* _Brief_
Every line below is to be copied exactly, with the pictures left out.

[[ Record excerpts, beginning ]]

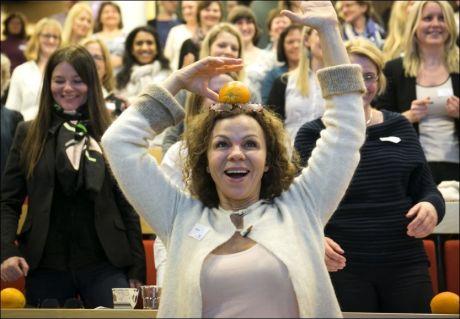 FORNØYD: Trimdronning Kari Jaquesson gjør en balanseøvelse under den kollektive pausen fra stillesittingen under Helsedirektoratets pressekonferanse onsdag. FOTO: JAN PETTER LYNAU/VG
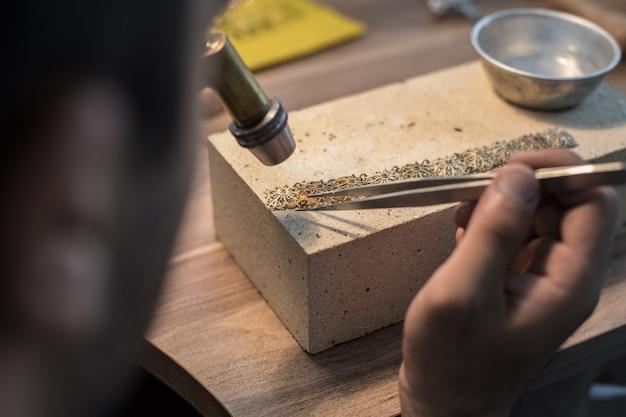 Изготовитель ювелирных изделий делает изысканные и дорогие украшения
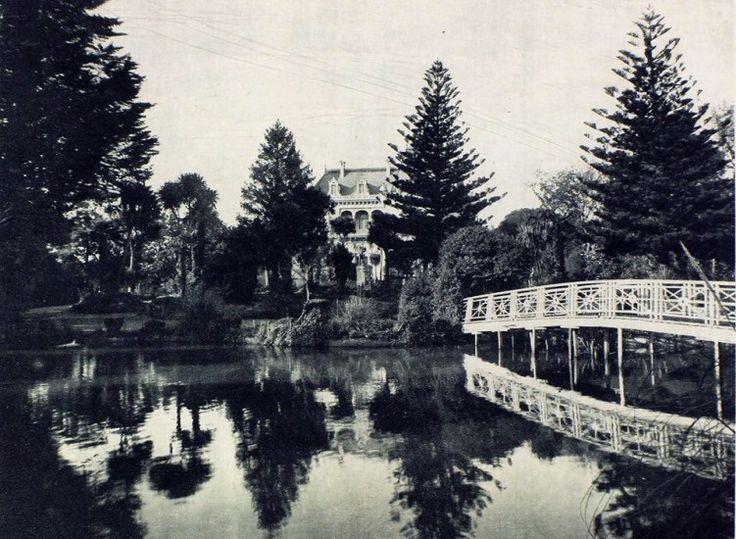 Palacio Cousiño de Lota, 1915.Atrás se ve el Palacio Cousiño de Lota, construido entre 1885 y 1898, de los más lujosos de la región, nunca ocupado como residencia, sino que sólo se utilizó para el funcionamiento de las oficinas administrativas de las Minas de Carbón de Lota.  Saqueado durante 60 años, hasta que el Terremoto de 1960 se ocupa como pretexto para su demolición 4 años más tarde.  - EnterrenoEnterreno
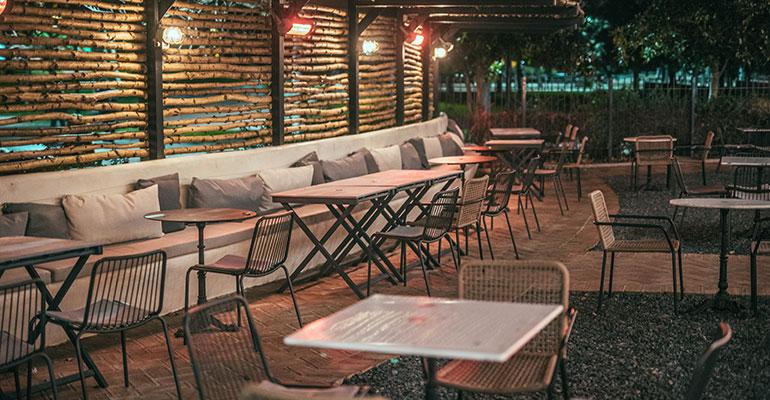 restaurante el kiosko terraza nocturna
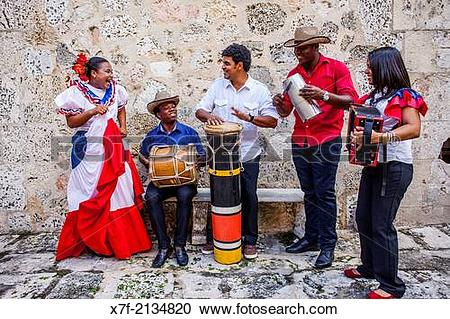 Stock Photography of Traditional music group, old city,Santo.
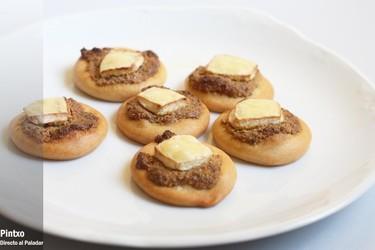 Receta de mini pizzas de pistachos y queso brie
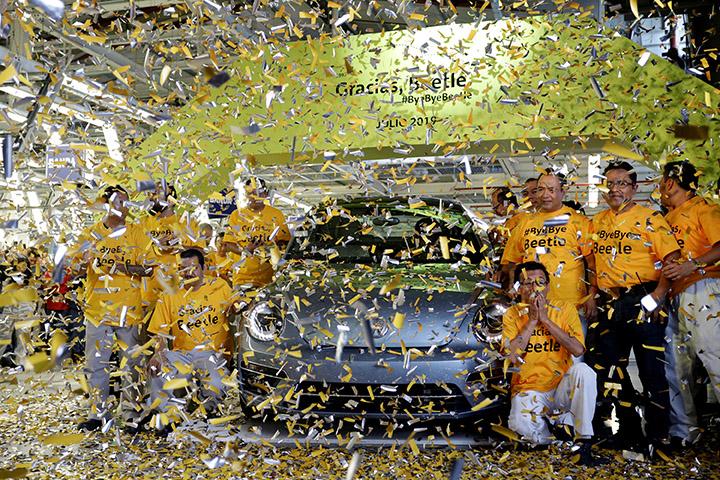 VW Puebla le dice adiós al último Beetle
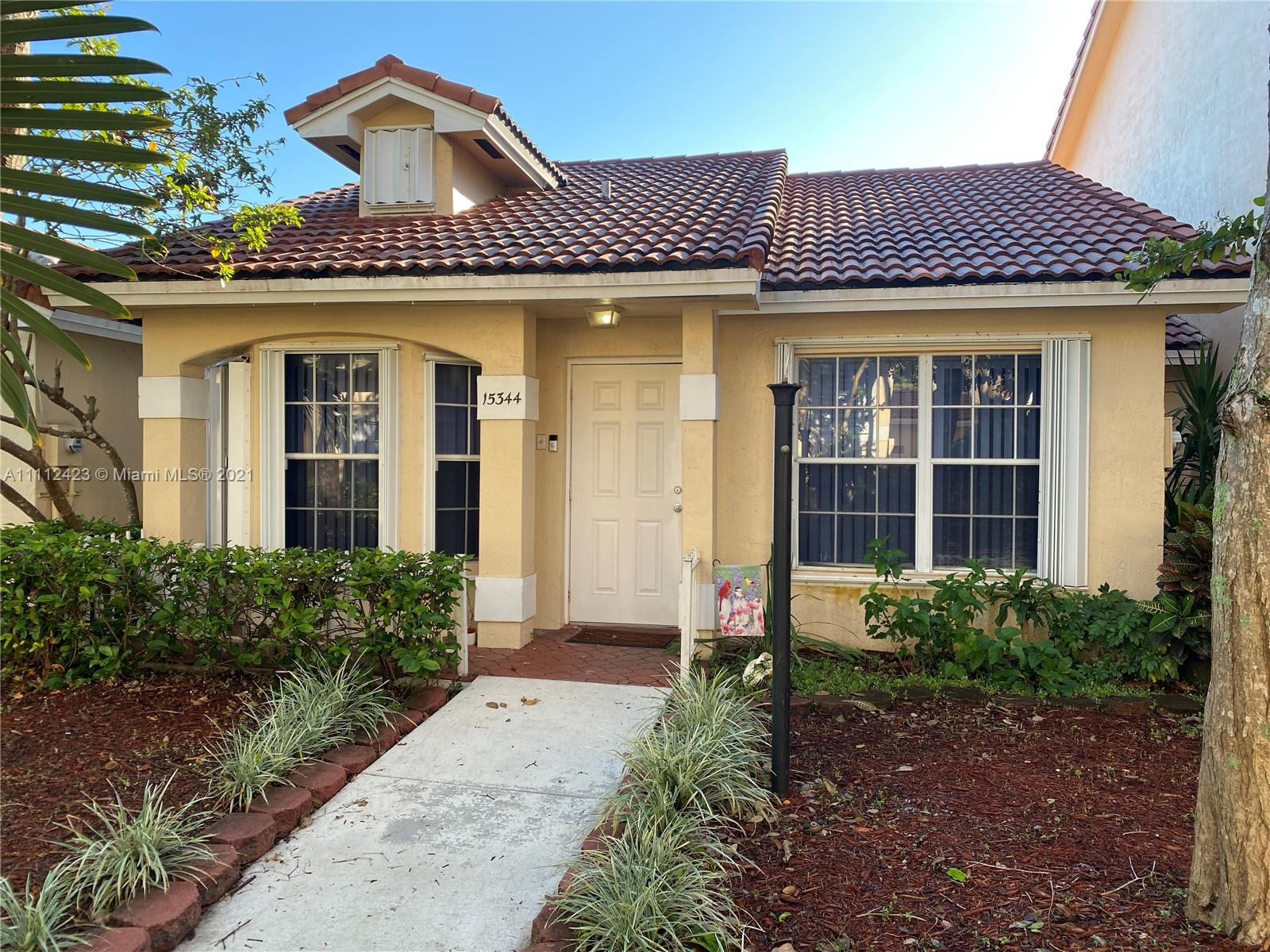 Home For Rent at 848 Sqft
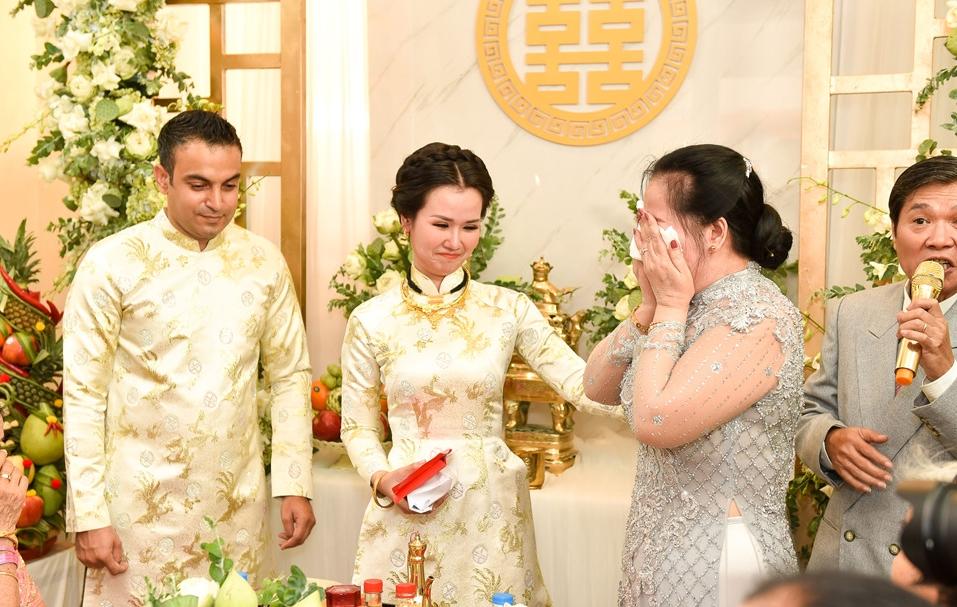'Lóa mắt' nhìn Võ Hạ Trâm đeo vàng nặng trĩu trong hôn lễ cùng chồng doanh nhân Ấn Độ - Ảnh 4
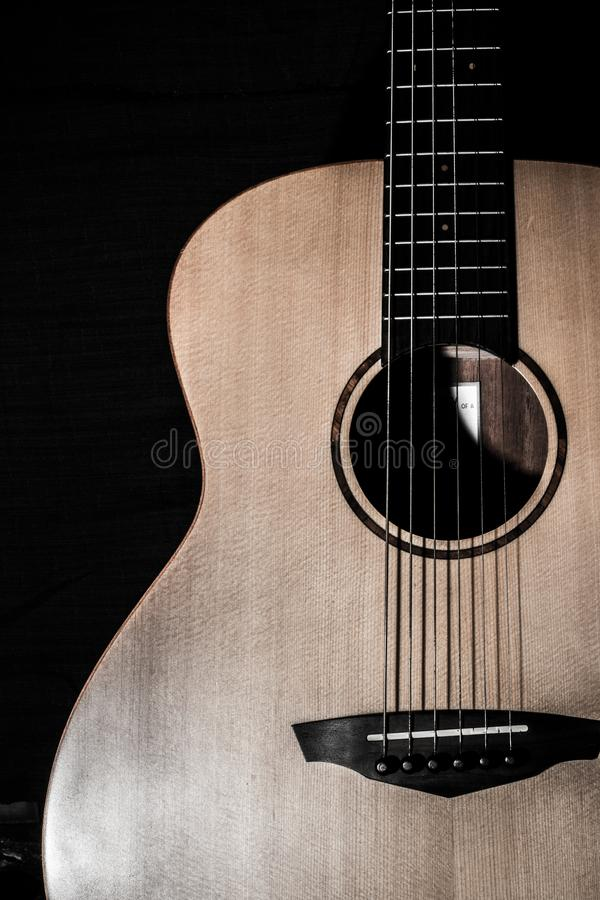 Chiuda su di colore dell'annata della chitarra acustica immagini stock libere da diritti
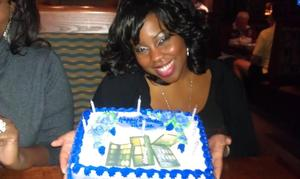 Check out the cake !!!! My best friends had them print makeup palettes on the top YAAAY :D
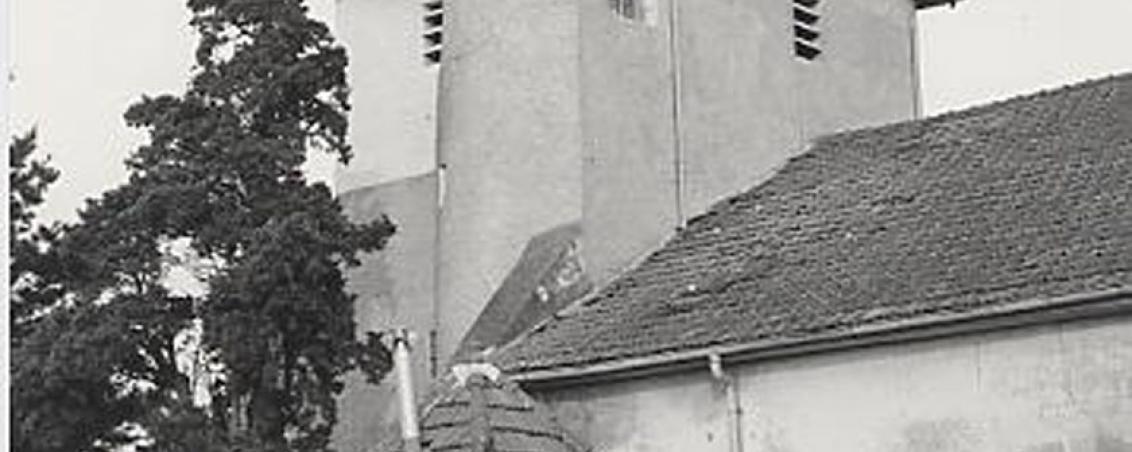Vue de profil : L'église au début des années 80.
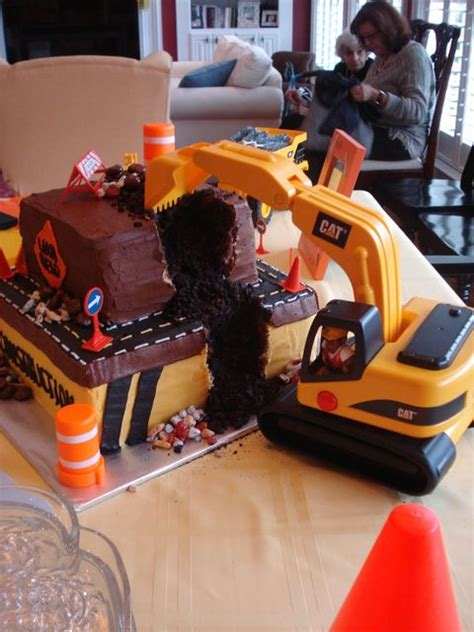 innovative party decorations and supplies myhomeimprovement incredible construction cakes for boys birthday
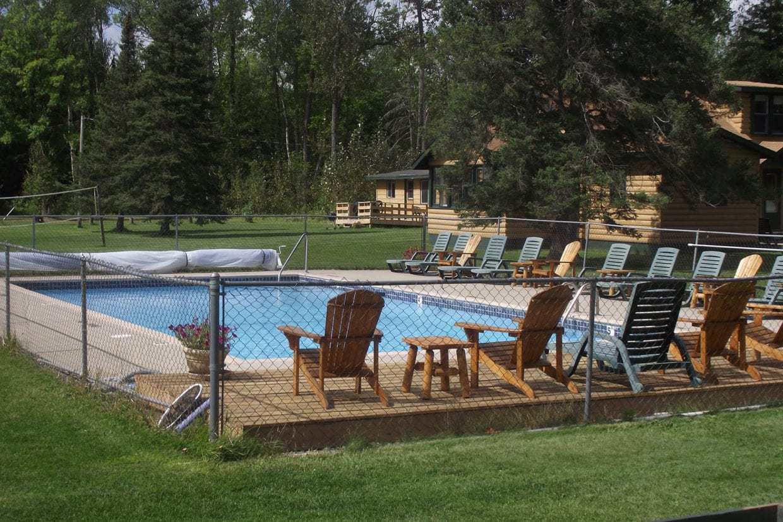 Lake Vermilion Resort: Everett Bay Lodge on Lake Vermilion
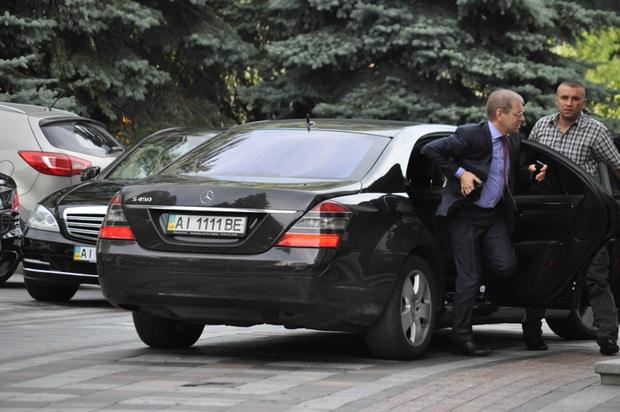 У нардепа Пашинського із Житомирської області найдорожчий автопарк у Верховній Раді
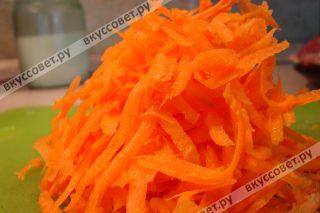 Морковь чистим и натираем на крупной терке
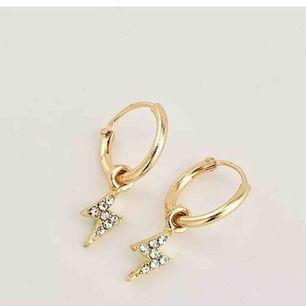 Ett par super populära örhängen från byanastasia, helt oanvända då jag endast använder smycken i silver.  Dessa har även utgått från hennes sortiment.
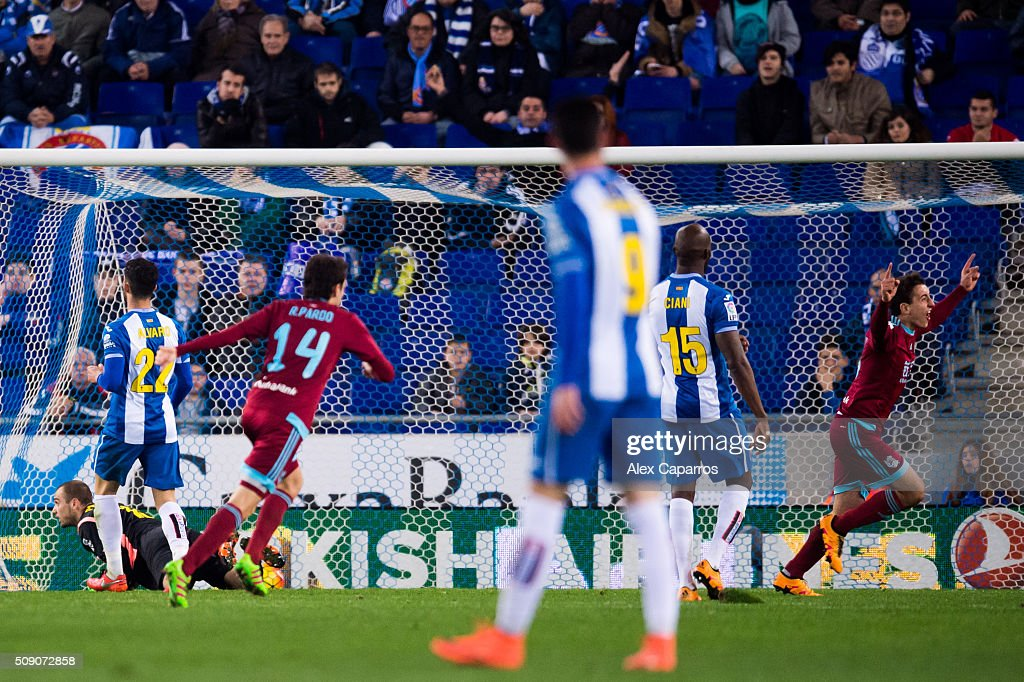 Mikel Oyarzabal (R) of Real Sociedad de Futbol celebrates after scoring his team's third goal during the La Liga match between RCD Espanyol and Real Sociedad de Futbol at Cornella-El Prat Stadium on February 8, 2016 in Barcelona, Spain.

[[ Record excerpts, end ]]

* _Solution to the problem_
 FORNØYD: Trimdronning Kari Jaquesson gjør en balanseøvelse under den kollektive pausen fra stillesittingen under Helsedirektoratets pressekonferanse onsdag. FOTO: JAN PETTER LYNAU/VG
 Изготовитель ювелирных изделий делает изысканные и дорогие украшения
 Palacio Cousiño de Lota, 1915.Atrás se ve el Palacio Cousiño de Lota, construido entre 1885 y 1898, de los más lujosos de la región, nunca ocupado como residencia, sino que sólo se utilizó para el funcionamiento de las oficinas administrativas de las Minas de Carbón de Lota.  Saqueado durante 60 años, hasta que el Terremoto de 1960 se ocupa como pretexto para su demolición 4 años más tarde.  - EnterrenoEnterreno
 restaurante el kiosko terraza nocturna
 Stock Photography of Traditional music group, old city,Santo.
 Receta de mini pizzas de pistachos y queso brie
 VW Puebla le dice adiós al último Beetle
 Home For Rent at 848 Sqft
'Lóa mắt' nhìn Võ Hạ Trâm đeo vàng nặng trĩu trong hôn lễ cùng chồng doanh nhân Ấn Độ - Ảnh 4
 Chiuda su di colore dell'annata della chitarra acustica immagini stock libere da diritti
 Check out the cake !!!! My best friends had them print makeup palettes on the top YAAAY :D
Vue de profil : L'église au début des années 80.
 innovative party decorations and supplies myhomeimprovement incredible construction cakes for boys birthday
 Lake Vermilion Resort: Everett Bay Lodge on Lake Vermilion
 У нардепа Пашинського із Житомирської області найдорожчий автопарк у Верховній Раді
 Морковь чистим и натираем на крупной терке
 Ett par super populära örhängen från byanastasia, helt oanvända då jag endast använder smycken i silver.  Dessa har även utgått från hennes sortiment.
 Mikel Oyarzabal (R) of Real Sociedad de Futbol celebrates after scoring his team's third goal during the La Liga match between RCD Espanyol and Real Sociedad de Futbol at Cornella-El Prat Stadium on February 8, 2016 in Barcelona, Spain.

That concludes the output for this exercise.